On July 11, the Catholic Church celebrates the feast of Saint Benedict of Nursia, the sixth-century abbot who gave Christian monasticism its lasting foundation in Western Europe.
For his historic role as the “Father of Western Monasticism,” St. Benedict was declared a co-patron of Europe (along with Saints Cyril and Methodius). St. Benedict is also the patron saint of Pope Benedict XVI's pontificate.
In a 2005 general audience, Pope Benedict XVI said St. Benedict was a “powerful reminder of the indispensable Christian roots” of Europe. He cited the monk's instruction to “prefer nothing to the love of Christ,” and asked his intercession “to help us keep Christ firmly at the heart of our lives.”
Born to upper-class parents in modern-day Italy during the year 480, Benedict was sent to Rome to study the humanities. However, he soon became disgusted with the loose morals that prevailed among the students. Withdrawing from the city, he lived briefly with a group of monks, then as a hermit.
The young man spent three years in solitude, facing and overcoming severe temptations through prayer and asceticism. Only after doing so, did he have the confidence to emerge as an organizer of monastic communities. His first monasteries were established in the Anio valley outside Subiaco.
Benedict's monasteries in Subiaco became centers of education for children, a tradition which would continue in the order during his lifetime and beyond. His monastic movement, like its forebears in the Christian East, attracted large numbers of people who were looking to live their faith more deeply.

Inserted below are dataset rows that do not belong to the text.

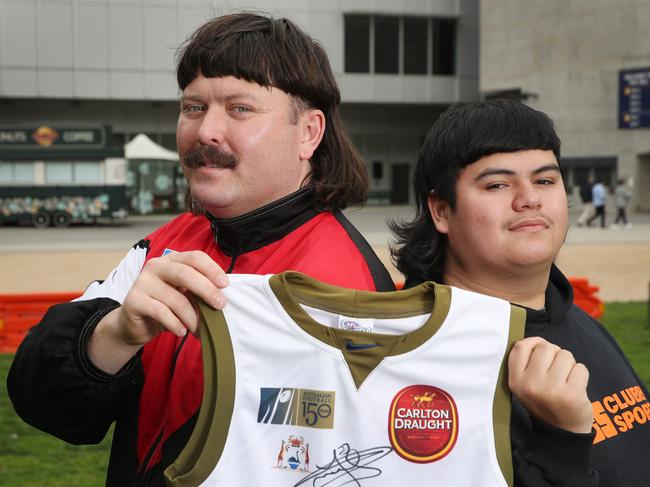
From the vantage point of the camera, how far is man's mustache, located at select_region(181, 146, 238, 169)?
1.95 metres

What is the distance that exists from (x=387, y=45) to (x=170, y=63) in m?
11.4

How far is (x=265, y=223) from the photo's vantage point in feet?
6.62

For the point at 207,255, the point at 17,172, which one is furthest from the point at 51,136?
the point at 207,255

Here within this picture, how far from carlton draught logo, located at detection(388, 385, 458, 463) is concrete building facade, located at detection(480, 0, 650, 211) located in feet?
93.9

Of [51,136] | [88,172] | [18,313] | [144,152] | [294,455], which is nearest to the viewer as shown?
[294,455]

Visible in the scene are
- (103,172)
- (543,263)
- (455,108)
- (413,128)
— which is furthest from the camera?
(413,128)

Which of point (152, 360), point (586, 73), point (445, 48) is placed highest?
point (445, 48)

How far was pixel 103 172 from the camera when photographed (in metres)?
25.1

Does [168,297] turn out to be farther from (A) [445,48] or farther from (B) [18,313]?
(A) [445,48]

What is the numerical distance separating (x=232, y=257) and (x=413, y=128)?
1520 inches

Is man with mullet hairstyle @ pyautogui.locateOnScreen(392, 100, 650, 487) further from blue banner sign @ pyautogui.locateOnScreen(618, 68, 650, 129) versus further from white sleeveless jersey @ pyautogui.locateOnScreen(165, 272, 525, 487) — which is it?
blue banner sign @ pyautogui.locateOnScreen(618, 68, 650, 129)

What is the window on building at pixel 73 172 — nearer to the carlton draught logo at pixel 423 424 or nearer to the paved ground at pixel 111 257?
the paved ground at pixel 111 257

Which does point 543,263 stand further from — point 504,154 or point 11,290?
point 11,290

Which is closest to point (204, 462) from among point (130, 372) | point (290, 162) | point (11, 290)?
point (130, 372)
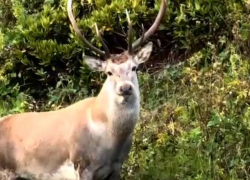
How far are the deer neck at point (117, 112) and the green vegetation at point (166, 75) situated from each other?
1.21 meters

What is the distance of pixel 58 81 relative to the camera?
11000 mm

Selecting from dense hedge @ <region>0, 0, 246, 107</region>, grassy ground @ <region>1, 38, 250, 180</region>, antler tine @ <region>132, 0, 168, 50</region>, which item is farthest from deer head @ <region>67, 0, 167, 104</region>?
dense hedge @ <region>0, 0, 246, 107</region>

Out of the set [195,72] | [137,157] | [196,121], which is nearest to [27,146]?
[137,157]

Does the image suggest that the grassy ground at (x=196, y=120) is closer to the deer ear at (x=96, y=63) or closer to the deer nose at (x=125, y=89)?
the deer ear at (x=96, y=63)

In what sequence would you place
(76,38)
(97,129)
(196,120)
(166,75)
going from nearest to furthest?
1. (97,129)
2. (196,120)
3. (166,75)
4. (76,38)

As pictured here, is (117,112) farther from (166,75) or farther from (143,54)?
(166,75)

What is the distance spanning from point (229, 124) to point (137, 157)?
1.04m

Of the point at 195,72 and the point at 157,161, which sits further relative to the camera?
the point at 195,72

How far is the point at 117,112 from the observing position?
25.2 ft

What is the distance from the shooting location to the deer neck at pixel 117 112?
301 inches

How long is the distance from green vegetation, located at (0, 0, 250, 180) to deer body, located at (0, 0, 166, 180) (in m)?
1.07

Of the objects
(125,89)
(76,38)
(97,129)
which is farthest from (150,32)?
(76,38)

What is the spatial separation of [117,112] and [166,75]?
2866mm

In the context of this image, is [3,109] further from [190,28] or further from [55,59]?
[190,28]
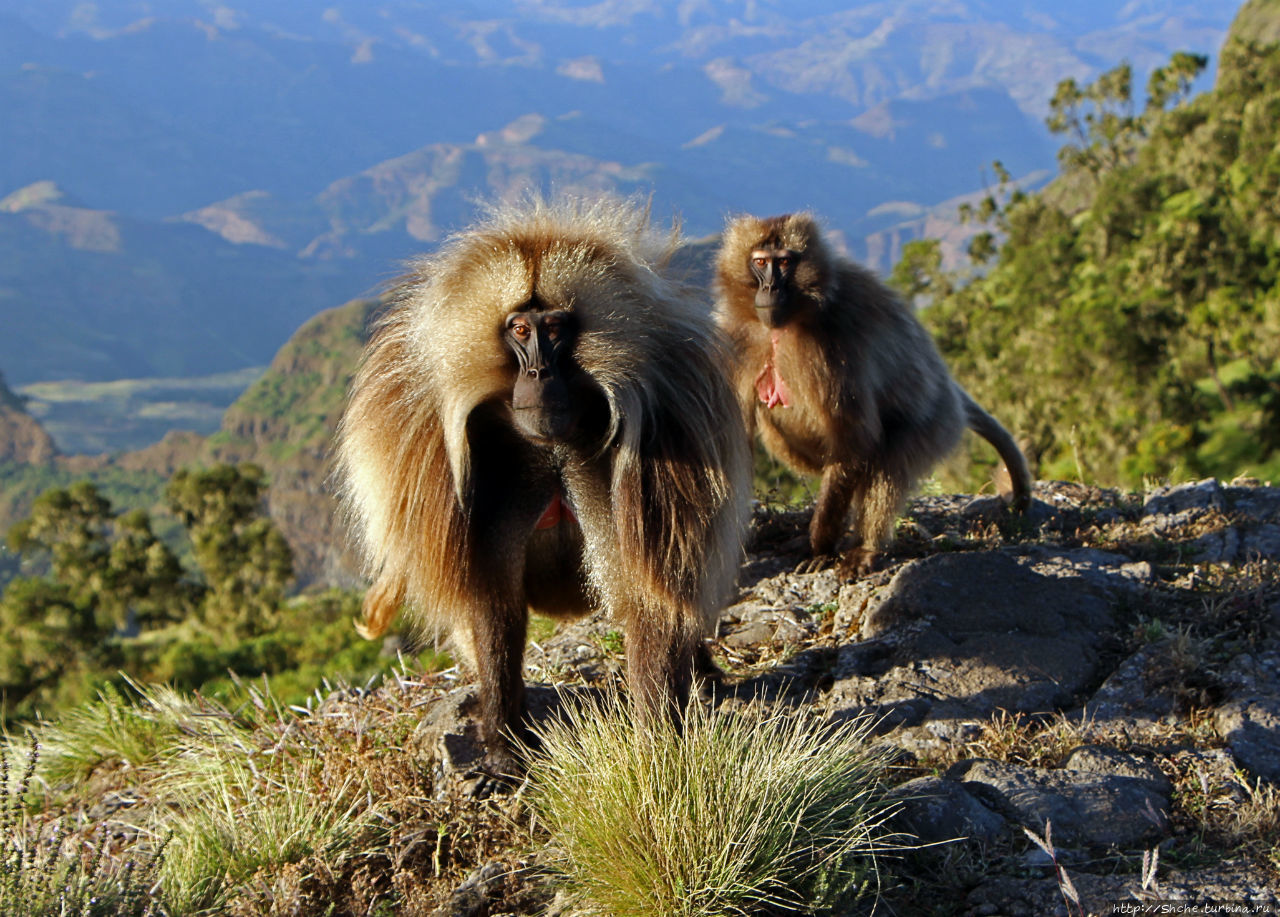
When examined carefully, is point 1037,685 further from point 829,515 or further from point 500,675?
point 500,675

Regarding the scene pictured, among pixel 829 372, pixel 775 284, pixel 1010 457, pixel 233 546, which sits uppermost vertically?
pixel 775 284

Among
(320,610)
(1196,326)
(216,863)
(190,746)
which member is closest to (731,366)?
(216,863)

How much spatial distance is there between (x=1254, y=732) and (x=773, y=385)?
9.12 feet

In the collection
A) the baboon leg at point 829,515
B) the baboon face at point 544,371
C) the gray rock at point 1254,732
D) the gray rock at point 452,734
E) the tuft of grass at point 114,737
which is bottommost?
the tuft of grass at point 114,737

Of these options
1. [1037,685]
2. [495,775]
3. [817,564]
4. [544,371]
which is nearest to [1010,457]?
[817,564]

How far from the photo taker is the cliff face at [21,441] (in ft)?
425

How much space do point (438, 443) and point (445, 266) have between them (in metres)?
0.60

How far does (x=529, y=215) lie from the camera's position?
3.62 meters

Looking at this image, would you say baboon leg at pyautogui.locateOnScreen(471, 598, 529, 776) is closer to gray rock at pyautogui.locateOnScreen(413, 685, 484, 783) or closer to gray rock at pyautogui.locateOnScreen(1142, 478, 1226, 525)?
gray rock at pyautogui.locateOnScreen(413, 685, 484, 783)

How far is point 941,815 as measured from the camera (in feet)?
10.4

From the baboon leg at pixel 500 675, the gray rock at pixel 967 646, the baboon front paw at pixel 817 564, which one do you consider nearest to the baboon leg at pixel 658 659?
the baboon leg at pixel 500 675

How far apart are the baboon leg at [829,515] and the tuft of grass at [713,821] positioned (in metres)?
2.28

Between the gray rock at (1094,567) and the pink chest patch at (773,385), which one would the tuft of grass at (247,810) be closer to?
the pink chest patch at (773,385)

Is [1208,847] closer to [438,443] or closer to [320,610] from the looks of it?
[438,443]
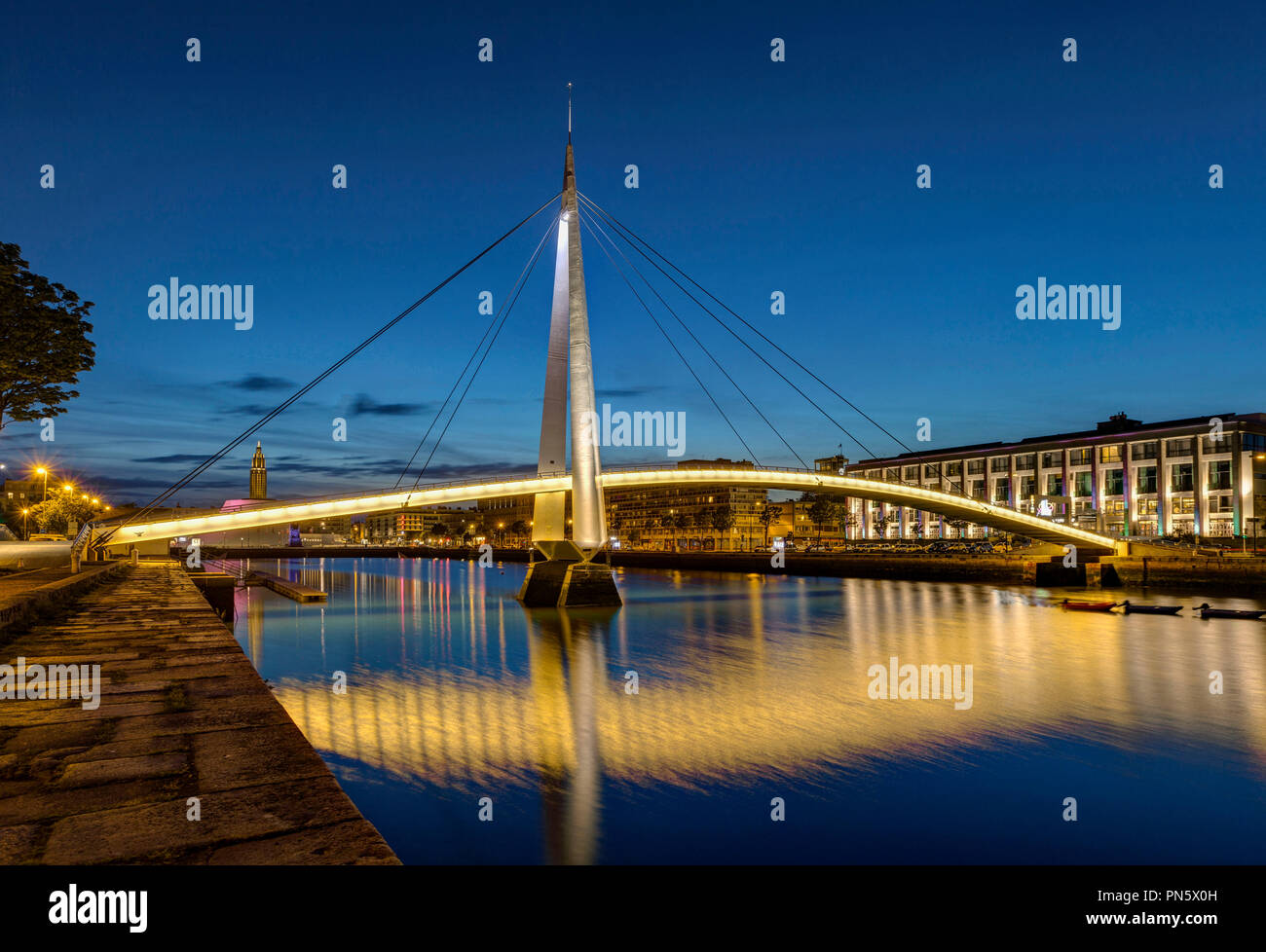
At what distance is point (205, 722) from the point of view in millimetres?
5609

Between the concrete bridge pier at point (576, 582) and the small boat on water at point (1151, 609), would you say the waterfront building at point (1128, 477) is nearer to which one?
the small boat on water at point (1151, 609)

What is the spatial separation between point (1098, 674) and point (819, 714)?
32.3 ft

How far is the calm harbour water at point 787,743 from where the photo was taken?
9.55 metres

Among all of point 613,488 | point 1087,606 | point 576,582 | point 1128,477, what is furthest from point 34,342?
point 1128,477

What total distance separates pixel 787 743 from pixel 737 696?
4.40 metres

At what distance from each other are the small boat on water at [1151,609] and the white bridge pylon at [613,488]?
59.6 feet

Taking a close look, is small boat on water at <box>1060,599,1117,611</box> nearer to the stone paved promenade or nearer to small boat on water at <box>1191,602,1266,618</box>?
small boat on water at <box>1191,602,1266,618</box>

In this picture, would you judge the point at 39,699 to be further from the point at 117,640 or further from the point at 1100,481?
the point at 1100,481

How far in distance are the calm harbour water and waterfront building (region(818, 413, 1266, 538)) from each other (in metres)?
44.1

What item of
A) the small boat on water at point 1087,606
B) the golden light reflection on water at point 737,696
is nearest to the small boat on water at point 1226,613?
the golden light reflection on water at point 737,696

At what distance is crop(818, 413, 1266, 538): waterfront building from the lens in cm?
7700

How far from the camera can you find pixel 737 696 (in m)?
18.5

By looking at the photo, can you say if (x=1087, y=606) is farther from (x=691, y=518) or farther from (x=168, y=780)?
(x=691, y=518)
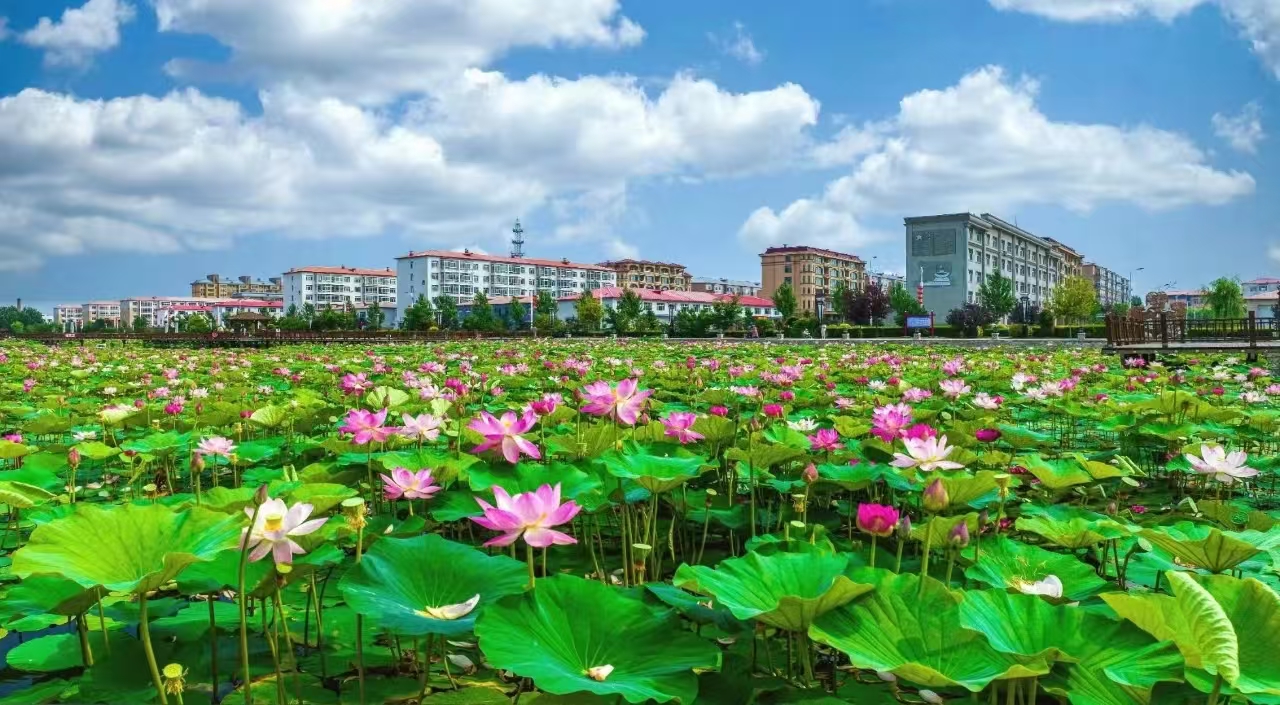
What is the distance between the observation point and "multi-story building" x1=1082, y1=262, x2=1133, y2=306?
93.6 metres

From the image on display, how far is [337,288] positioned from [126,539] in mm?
94682

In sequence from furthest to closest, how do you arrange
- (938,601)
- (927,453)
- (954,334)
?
→ (954,334)
(927,453)
(938,601)

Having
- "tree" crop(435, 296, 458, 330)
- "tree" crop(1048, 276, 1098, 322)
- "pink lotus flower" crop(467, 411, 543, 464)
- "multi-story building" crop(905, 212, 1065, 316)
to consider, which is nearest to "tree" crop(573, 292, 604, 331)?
"tree" crop(435, 296, 458, 330)

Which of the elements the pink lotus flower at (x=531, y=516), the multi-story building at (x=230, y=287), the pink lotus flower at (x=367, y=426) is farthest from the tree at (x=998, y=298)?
the multi-story building at (x=230, y=287)

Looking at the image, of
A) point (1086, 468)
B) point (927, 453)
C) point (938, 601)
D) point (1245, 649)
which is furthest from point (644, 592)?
point (1086, 468)

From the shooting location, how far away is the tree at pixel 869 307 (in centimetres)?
5544

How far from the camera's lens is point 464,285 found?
8200 centimetres

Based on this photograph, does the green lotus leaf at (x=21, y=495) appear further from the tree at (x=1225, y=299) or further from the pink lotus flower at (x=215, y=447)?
the tree at (x=1225, y=299)

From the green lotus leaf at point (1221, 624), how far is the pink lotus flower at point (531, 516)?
75 centimetres

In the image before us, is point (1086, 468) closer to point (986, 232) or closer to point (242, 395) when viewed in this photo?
point (242, 395)

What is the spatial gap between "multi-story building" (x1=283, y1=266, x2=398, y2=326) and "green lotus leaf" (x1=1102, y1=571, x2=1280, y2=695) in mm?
86039

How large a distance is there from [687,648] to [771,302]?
80083 millimetres

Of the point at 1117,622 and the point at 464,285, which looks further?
the point at 464,285

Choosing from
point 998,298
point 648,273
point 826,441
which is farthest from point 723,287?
point 826,441
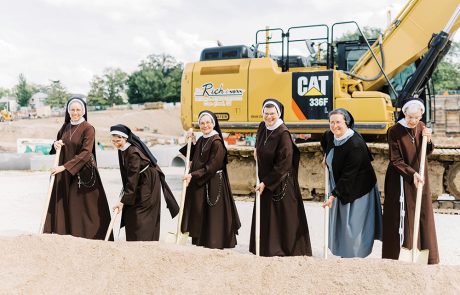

During 529, Benedict left Subiaco for Monte Cassino, 80 miles south of Rome. The move was geographically and spiritually significant, marking a more public emergence of the Western monastic movement. Benedict destroyed a pagan temple atop the mountain, and built two oratories in its place.
It was most likely at Monte Cassino that the abbot drew up a rule of life, the famous “Rule of St. Benedict,” which emphasised prayer, work, simplicity, and hospitality. Though known as a rule for monks, it is addressed to all those who seek “to do battle for Christ the Lord, the true King.”
Benedict's life was marked by various intrigues and miraculous incidents, which are described in his biography written by Pope St. Gregory the Great. One of the most remarkable was his meeting in 543 with Totila, King of the Goths, in which the abbot rebuked the king's lifestyle and prophesied his death.
St. Scholastica, Benedict's sister, also embraced religious life as a nun. She most likely died shortly before him, around the year 543. In his final years, the abbot himself had a profound mystical experience, which is said to have involved a supernatural vision of God and the whole of creation.
Around the age of 63, Benedict suffered his final illness. He was carried into the church by his fellow monks, where he received the Eucharist for the last time. Held up by his disciples, he raised his hands in prayer for the last time, before dying in their arms.
Although his influence was primarily felt in Western Europe, St. Benedict is also celebrated by the Eastern Catholic churches, and by Eastern Orthodox Christians, on March 14.